The collection of nerve roots at the bottom of your spinal cord are known as the “cauda equina” (which translates to “horse tail”). The cauda equina nerves are responsible for the motor and sensory function in the legs and bladder. They send and receive messages to and from the lower limbs and pelvic organs. When there is a dysfunction or compression on the cauda equina nerve roots, it can cause pain, weakness, and incontinence and is referred to as “cauda equina syndrome.” Although it is not life-threatening, cauda equina syndrome can permanently damage a person’s body and affect their health and quality of life. It is a rare and serious disorder which requires emergency medical attention.
The most common cause of cauda equina syndrome is a massive, herniated disc in the lumbar (lower) spine. Herniated discs vary in size and can be caused by a number of factors such as a single excessive strain or injury or even advanced age. Other potential causes of cauda equina syndrome are:
- Lumbar spinal stenosis
- Traumatic injuries to the lower back (i.e., gunshot wounds, falls, or car accidents) for injuries such as these, visit our page on personal injury claims for more information.

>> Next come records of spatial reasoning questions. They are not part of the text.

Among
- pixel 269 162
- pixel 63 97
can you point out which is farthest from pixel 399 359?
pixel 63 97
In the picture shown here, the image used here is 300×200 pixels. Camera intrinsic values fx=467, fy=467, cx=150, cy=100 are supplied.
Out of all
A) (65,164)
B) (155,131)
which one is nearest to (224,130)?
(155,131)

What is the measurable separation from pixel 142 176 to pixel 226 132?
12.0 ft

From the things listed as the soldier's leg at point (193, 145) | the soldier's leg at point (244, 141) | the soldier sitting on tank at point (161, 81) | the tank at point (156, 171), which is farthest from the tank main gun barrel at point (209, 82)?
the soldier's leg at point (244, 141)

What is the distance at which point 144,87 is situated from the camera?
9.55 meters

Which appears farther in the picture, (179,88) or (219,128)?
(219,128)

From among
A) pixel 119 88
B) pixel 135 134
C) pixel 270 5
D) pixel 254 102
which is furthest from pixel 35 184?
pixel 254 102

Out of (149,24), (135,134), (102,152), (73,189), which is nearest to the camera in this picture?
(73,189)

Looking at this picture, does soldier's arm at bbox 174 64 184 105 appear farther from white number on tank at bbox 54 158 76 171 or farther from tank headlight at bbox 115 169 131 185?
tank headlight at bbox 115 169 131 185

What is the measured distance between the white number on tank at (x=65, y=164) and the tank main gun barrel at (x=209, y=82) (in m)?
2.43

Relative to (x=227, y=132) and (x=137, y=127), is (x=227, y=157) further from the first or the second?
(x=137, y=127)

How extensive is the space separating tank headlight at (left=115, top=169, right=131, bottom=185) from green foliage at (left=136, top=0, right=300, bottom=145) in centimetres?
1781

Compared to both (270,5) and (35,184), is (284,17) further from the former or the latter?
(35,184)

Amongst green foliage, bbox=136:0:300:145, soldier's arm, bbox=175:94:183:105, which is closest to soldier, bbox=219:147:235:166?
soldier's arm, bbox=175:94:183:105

- Spinal lesions or tumors
- Spinal arteriovenous malformations (AVMs)
- Spinal infections (i.e., meningitis) or inflammation
- Birth anomalies
- Spinal hemorrhages (subarachnoid, subdural, epidural)
- Postoperative lumbar spine surgery complications
Cauda Equina Syndrome can cause a variety of symptoms with varying severity depending on the degree of compression and which nerve roots are being compressed. However, there are several “red flag” symptoms commonly experienced with cauda equina syndrome:
- Urinary retention: a lack of the normal sensation or urge to urinate when the bladder is full
- Urinary and/or fecal incontinence: a loss of control in the ability to hold and release urine or stool
- “Saddle anesthesia”: a sensory disturbance or numbness in the “saddle” area (i.e., anus, genitals, buttocks, inner thighs)
- Weakness or paralysis in the lower extremities
- Sexual dysfunction
- Pain in the back and/or legs (sciatica)
People suffering from cauda equina syndrome may experience some or all of the “red flag” symptoms. In addition to “red flag” symptoms, some people may also experience low back pain, reflex issues, motor function issues in the legs, or paresthesia (burning, prickling, tingling, or numbness in the lower limbs).
Testing and Diagnosis
There are two types and two classifications of cauda equina syndrome. Cauda equina syndrome can be acute or chronic, and complete or incomplete. Healthcare providers will typically interview patients about symptoms, assess their physical abilities, perform exams, and order imaging tests in order to diagnose cauda equina syndrome.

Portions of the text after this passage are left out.